* **What is being asked**: Could you copy each line of the listing that holds "auroraTheme"?

Top of Data excerpts

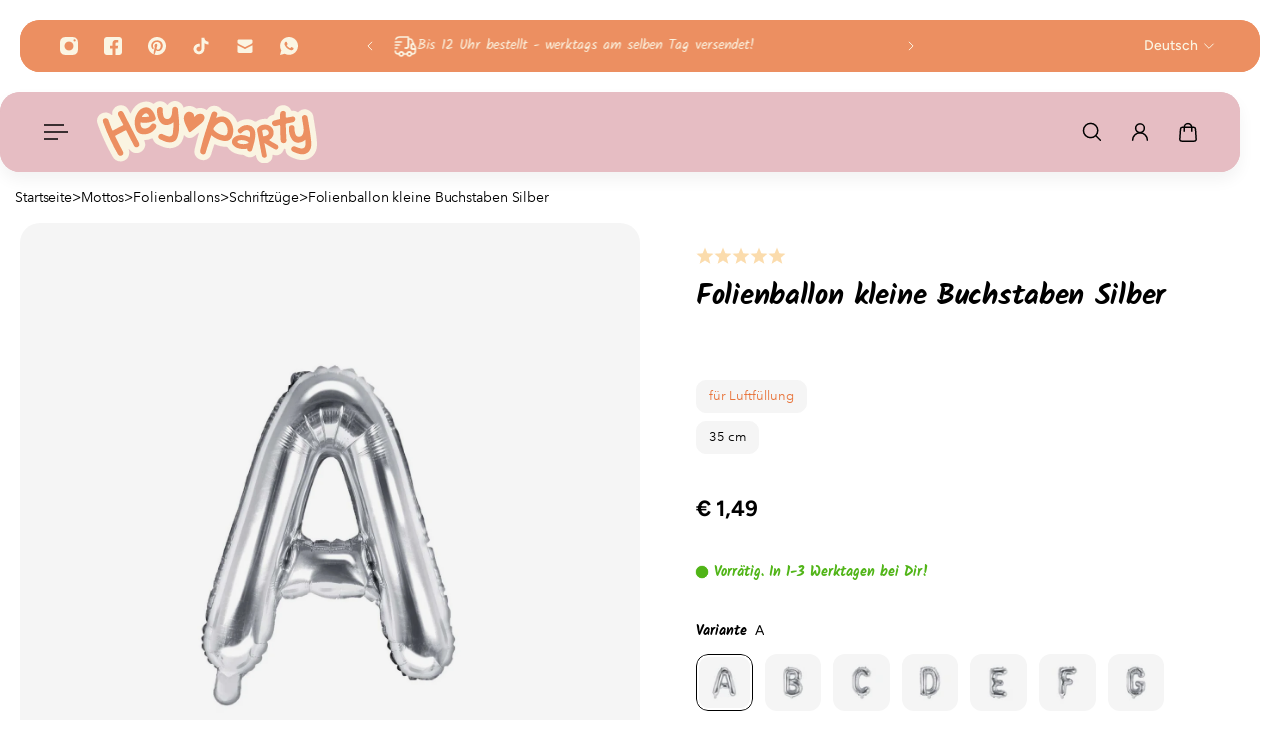

--- FILE ---
content_type: text/html; charset=utf-8
request_url: https://hey-party.de/variants/44930359427339/?section_id=pickup-availability
body_size: 577
content:
<div id="shopify-section-pickup-availability" class="shopify-section"><pickup-availability-content class='pickup-availability-info'><div>
      <div>Abholung verfügbar bei <span class="pickup-availability-info__location-name">Hey Party</span>
          <div>Gewöhnlich fertig in 1 Stunde</div></div><sidebar-button>
          <button
            data-sidebar-button
            class='unstyled-button pickup-availability-info__btn'
            data-sidebar-id='pickup-availability-sidebar'
            aria-label='Ladeninformationen anzeigen'
          >
            Geschäftsinformationen anzeigen
          </button>
        </sidebar-button></div></pickup-availability-content>

<sidebar-component
  class='sidebar pickup-availability-sidebar'
  id='pickup-availability-sidebar'
  data-section-id='pickup-availability'
  data-open-direction='right'
  tabindex='-1'
>
  <template data-sidebar-template='pickup-availability-sidebar'>
    <div class='sidebar__body pickup-availability-sidebar__body' data-sidebar-body>
      <div class='pickup-availability-sidebar__header'>
        <div class='pickup-availability-sidebar__header-title'>pickup availability</div>
        <sidebar-button>
          <button
            data-sidebar-button
            class='unstyled-button pickup-availability-sidebar__close-button-wrapper close-button-with-scale-hover-wrapper'
            data-sidebar-id='pickup-availability-sidebar'
            aria-label='Abholverfügbarkeits-Seitenleiste schließen'
          >
            <span class='pickup-availability-sidebar__close-button close-button-with-scale-hover'></span>
          </button>
        </sidebar-button>
      </div>

      <div class='pickup-availability-sidebar__content'><div class='pickup-availability-sidebar__variant'>
            <h2 class='h6'>Folienballon kleine Buchstaben Silber</h2><span class='pickup-availability-sidebar__variant-option'>Variante - A</span></div><div class='pickup-availability-sidebar__list'><div class='pickup-availability-sidebar__list-item'>
              <div class='pickup-availability-sidebar__list-item-title'>Hey Party</div>

              <div class='pickup-availability-sidebar__list-item-info'>
                <div>
                  <p>Dreiköniggasse 14<br>89073 Ulm<br>Deutschland</p><div>+4973138099559</div></div>

                <div>Abholung verfügbar,
                    gewöhnlich fertig in 1 stunde</div>
              </div>
            </div></div>
      </div>
    </div>
  </template>
</sidebar-component>



<script>
  try {
    if (!window.auroraTheme) {
      window.auroraTheme = {}
    }

    const settings = {}
    const element = document.getElementById('shopify-section-pickup-availability')
    const blocks = undefined

    window.auroraTheme = {
      ...window.auroraTheme,
      sections: {
        ...window.auroraTheme.sections,
        'pickup-availability': {
          settings,
          element,
          blocks,
          apps: document.querySelectorAll('[data-custom-app]')
        },
      },
    }
  } catch {

  }
</script>

</div>

--- FILE ---
content_type: image/svg+xml
request_url: https://cdn.shopify.com/s/files/1/0270/9756/3200/files/fast-delivery.svg?v=1732450706
body_size: -302
content:
<svg
      class='{{ class }}'
      viewBox='0 0 24 24'
      fill='none'
      xmlns='http://www.w3.org/2000/svg'
      aria-labelledby='title'
      role='img'
    >
      <title id="title">{{ 'icons.screen_reader.fast-delivery' | t }}</title>
      <path d="M11.9998 14H12.9998C14.0998 14 14.9998 13.1 14.9998 12V3H5.99976C4.49976 3 3.18977 3.82999 2.50977 5.04999" stroke="currentColor" stroke-width="1.5" stroke-linecap="round" stroke-linejoin="round"/>
      <path d="M2 17C2 18.66 3.34 20 5 20H6C6 18.9 6.9 18 8 18C9.1 18 10 18.9 10 20H14C14 18.9 14.9 18 16 18C17.1 18 18 18.9 18 20H19C20.66 20 22 18.66 22 17V15H19C18.45 15 18 14.55 18 14V11C18 10.45 18.45 10 19 10H20.29L18.58 6.01001C18.22 5.39001 17.56 5 16.84 5H15V12C15 13.1 14.1 14 13 14H12" stroke="currentColor" stroke-width="1.5" stroke-linecap="round" stroke-linejoin="round"/>
      <path d="M8 22C9.10457 22 10 21.1046 10 20C10 18.8954 9.10457 18 8 18C6.89543 18 6 18.8954 6 20C6 21.1046 6.89543 22 8 22Z" stroke="currentColor" stroke-width="1.5" stroke-linecap="round" stroke-linejoin="round"/>
      <path d="M16 22C17.1046 22 18 21.1046 18 20C18 18.8954 17.1046 18 16 18C14.8954 18 14 18.8954 14 20C14 21.1046 14.8954 22 16 22Z" stroke="currentColor" stroke-width="1.5" stroke-linecap="round" stroke-linejoin="round"/>
      <path d="M22 13V15H19C18.45 15 18 14.55 18 14V11C18 10.45 18.45 10 19 10H20.29L22 13Z" stroke="currentColor" stroke-width="1.5" stroke-linecap="round" stroke-linejoin="round"/>
      <path d="M2 8H8" stroke="currentColor" stroke-width="1.5" stroke-linecap="round" stroke-linejoin="round"/>
      <path d="M2 11H6" stroke="currentColor" stroke-width="1.5" stroke-linecap="round" stroke-linejoin="round"/>
      <path d="M2 14H4" stroke="currentColor" stroke-width="1.5" stroke-linecap="round" stroke-linejoin="round"/>
    </svg>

Bottom of Data excerpts

* **Finished exercise**:
    if (!window.auroraTheme) {
      window.auroraTheme = {}
    window.auroraTheme = {
      ...window.auroraTheme,
        ...window.auroraTheme.sections,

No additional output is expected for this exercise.